Most animals are sent home on topical and/or systemic anti-glaucoma medications and topical corticosteroids. The surgical options may be pursued immediately in eyes with the potential for vision, or may be considered days to weeks later in eyes that are permanently blind.

If therapy fails, vision loss is not life threatening, and most animal behave normally if only one eye is blind. The vast majority of animals also adjust very well to impaired vision or blindness, if both eyes are involved.



  • Following discharge from the hospital, an initial recheck is usually scheduled for 4-7 days later. IOP is measured, and the animal is evaluated for the possible return of vision. The degree of intraocular inflammation is also assessed.
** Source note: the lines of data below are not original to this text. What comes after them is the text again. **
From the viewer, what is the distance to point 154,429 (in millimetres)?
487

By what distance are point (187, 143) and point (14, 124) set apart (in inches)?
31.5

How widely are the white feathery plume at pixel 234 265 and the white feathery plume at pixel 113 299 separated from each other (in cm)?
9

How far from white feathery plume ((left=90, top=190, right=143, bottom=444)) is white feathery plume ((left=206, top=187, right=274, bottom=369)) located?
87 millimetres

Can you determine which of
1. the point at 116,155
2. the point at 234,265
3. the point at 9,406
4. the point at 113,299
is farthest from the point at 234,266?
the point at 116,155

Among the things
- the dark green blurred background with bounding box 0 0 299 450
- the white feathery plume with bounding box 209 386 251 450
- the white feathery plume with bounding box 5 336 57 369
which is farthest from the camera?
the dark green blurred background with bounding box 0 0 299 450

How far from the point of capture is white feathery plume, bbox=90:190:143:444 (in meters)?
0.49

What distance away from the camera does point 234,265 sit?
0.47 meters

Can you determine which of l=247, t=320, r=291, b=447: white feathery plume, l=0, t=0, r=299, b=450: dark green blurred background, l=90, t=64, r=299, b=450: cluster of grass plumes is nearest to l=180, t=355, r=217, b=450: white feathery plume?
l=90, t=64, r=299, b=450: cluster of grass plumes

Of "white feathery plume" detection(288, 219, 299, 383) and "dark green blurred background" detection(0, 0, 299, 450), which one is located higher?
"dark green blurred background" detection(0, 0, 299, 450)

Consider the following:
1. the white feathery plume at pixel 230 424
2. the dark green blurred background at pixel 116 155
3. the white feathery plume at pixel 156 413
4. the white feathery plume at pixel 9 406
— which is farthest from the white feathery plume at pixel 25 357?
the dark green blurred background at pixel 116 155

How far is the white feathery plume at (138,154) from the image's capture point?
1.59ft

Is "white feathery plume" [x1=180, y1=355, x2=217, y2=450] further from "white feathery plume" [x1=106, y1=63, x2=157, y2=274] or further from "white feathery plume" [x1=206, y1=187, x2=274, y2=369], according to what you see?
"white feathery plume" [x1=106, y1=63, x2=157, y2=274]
Medications are adjusted and new drugs may be added to the regimen if IOP is not controlled, or a surgical option may be chosen.
  • Over time IOP is measured on a continuous basis, at regular intervals, for example, q 2 wks, then q 4 wks, then q 8 wks, etc.
  • Surgical procedures performed in potentially visual eyes have a significant failure rate with time and may need to be repeated, or an alternative procedure may be considered.
  • If one eye is diagnosed with primary glaucoma, the second eye should be always be examined and started on prophylactic topical therapy. The drugs of choice for topical therapy include one of the CAH-Is or one of the beta-blockers. IOP is measured in the opposite eye at each recheck visit.